When Governor Brown signed Assembly Bill 2396 in September of 2014, which went into effect the first day of this year, certain licensing boards were no longer able to deny applications based on expunged convictions. While this may seem like a big win for license defense attorneys, it says a lot about the effect of expungements on one’s record, and how misleading the word “expunge” really is.
People think of expunging a record and automatically assume the conviction is gone forever and they can proceed as if the event never occurred. However, that is far from the truth.
Even after the passage of the bill, many licensing agencies can still inquire about past convictions, whether they were expunged or not. Further, some can still reject an applicant based on the expunged conviction. Even more alarming, is that those agencies affected by this bill can still use an expunged conviction to bolster their case against a defendant if they have another independent grounds for denial, such as a past adverse action or failure to disclose a conviction to the board.
Expunging a record is highly beneficial in a lot of ways. A convicted person can legally say he has not been convicted of a crime, aiding him in getting a job. Also, many professional organizations look more favorably on a conviction that has been expunged as compared to those that still stand. There is a certain level of personal pride that comes with Expungement, as well, including a sense of relief and redemption, and closure from a past mistake. Expungement can also help in some immigration cases, preventing the immigrant from suffering the mandatory removal of immigration benefits.

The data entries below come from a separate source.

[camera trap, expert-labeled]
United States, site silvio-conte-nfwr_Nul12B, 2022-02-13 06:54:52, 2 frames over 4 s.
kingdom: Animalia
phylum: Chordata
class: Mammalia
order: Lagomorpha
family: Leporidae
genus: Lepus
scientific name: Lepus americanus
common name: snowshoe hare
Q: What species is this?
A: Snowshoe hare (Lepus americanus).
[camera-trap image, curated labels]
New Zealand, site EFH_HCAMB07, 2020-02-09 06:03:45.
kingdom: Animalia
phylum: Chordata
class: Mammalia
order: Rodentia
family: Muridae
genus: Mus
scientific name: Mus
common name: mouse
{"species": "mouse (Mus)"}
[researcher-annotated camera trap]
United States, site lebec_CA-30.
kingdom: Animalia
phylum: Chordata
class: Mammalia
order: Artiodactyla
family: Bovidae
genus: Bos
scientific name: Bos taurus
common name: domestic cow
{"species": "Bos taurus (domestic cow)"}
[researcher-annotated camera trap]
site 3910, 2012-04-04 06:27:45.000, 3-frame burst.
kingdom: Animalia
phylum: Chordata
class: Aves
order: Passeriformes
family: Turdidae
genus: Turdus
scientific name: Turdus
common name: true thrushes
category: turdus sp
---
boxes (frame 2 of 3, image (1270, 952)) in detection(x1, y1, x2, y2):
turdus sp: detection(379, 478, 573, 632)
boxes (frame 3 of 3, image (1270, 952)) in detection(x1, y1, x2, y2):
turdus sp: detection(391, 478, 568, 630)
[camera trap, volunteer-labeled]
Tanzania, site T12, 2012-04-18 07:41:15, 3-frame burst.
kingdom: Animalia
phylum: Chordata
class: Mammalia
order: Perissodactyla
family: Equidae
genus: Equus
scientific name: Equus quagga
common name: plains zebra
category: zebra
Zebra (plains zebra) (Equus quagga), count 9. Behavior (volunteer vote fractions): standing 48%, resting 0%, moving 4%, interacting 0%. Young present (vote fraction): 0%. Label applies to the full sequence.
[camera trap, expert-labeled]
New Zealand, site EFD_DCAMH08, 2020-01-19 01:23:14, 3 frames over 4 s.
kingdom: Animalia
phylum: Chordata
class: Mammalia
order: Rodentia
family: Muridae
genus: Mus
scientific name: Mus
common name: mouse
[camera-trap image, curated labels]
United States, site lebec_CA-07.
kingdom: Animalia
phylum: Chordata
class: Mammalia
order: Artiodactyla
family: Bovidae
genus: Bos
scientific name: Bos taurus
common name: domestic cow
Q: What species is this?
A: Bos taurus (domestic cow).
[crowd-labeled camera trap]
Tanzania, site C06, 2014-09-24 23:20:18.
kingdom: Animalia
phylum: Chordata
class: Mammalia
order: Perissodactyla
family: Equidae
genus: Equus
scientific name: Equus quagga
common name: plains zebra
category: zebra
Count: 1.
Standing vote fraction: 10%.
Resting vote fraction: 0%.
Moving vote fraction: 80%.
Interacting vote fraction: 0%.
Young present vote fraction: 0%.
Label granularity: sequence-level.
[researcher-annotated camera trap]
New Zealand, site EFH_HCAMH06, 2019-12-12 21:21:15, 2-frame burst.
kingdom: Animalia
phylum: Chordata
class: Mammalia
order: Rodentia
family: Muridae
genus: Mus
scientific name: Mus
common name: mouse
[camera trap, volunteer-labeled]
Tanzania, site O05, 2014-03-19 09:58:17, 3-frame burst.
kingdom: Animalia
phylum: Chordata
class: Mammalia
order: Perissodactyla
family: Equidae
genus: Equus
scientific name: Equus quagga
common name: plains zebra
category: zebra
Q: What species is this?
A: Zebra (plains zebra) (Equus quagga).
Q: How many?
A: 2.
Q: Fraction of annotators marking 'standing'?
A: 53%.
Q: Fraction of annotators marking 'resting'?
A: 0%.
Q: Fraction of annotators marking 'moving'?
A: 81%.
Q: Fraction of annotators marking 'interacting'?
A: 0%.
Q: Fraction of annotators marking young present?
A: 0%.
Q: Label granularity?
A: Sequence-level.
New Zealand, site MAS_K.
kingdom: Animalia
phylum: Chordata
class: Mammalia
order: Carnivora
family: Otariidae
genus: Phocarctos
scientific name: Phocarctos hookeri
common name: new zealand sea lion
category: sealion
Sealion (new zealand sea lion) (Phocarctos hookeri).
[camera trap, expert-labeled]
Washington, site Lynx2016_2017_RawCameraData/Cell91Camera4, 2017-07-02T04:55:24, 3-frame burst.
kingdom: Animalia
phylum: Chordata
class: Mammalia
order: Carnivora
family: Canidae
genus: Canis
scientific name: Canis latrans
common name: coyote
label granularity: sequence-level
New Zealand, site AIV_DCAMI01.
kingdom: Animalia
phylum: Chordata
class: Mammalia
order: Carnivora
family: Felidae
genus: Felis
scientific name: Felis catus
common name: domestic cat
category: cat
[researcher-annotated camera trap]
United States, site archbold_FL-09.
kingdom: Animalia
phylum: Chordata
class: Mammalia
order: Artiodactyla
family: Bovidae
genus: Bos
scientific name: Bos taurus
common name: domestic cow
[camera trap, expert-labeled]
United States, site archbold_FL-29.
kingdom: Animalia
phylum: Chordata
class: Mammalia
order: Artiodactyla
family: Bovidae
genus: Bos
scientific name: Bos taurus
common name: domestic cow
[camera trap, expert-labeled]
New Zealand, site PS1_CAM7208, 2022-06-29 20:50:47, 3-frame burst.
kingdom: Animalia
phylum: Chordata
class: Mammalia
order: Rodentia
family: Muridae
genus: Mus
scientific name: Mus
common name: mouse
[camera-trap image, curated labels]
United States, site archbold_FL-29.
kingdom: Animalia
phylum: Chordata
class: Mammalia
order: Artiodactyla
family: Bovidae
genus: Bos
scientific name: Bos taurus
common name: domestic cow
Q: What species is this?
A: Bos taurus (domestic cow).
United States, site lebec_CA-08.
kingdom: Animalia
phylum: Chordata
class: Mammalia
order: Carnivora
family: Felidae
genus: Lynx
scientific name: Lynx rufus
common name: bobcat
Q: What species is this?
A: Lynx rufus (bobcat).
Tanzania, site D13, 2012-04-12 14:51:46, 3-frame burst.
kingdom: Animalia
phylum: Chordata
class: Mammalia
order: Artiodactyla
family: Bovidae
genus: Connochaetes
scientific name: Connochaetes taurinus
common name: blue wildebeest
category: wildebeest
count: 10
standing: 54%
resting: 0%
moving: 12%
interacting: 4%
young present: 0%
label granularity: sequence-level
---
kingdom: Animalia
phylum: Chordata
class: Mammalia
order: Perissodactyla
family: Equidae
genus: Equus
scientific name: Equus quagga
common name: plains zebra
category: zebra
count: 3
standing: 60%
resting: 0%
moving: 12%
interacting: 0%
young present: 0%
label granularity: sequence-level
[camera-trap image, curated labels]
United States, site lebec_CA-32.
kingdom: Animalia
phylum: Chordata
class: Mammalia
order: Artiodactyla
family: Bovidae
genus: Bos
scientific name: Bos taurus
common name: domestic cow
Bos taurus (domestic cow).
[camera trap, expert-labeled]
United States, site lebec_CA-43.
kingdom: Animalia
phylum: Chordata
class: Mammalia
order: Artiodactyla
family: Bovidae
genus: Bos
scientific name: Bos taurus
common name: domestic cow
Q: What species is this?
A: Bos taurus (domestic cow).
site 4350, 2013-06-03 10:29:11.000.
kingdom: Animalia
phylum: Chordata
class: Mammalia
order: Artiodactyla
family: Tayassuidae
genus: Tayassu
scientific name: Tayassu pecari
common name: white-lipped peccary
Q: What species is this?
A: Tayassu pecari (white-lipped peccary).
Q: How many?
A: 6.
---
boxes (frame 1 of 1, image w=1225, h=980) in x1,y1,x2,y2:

Perhaps the most important benefit of an expunged conviction, in regards to licensing, is that although the board may still ask about an expunged conviction or even use it to deny an application for a license, it is still more favorable than a conviction. Once a conviction is expunged, licensing boards see it as a form of rehabilitation, using it as an indicator that the defendant has completed the process for expunging his record and probation. The Board may even condition the granting of a license on a current conviction being expunged in some cases.
Despite the reputation for expungements as erasers of all criminal history, they do not completely save the day. However, they do have hefty benefits, and those seeking licensure in California are much better off going through the process.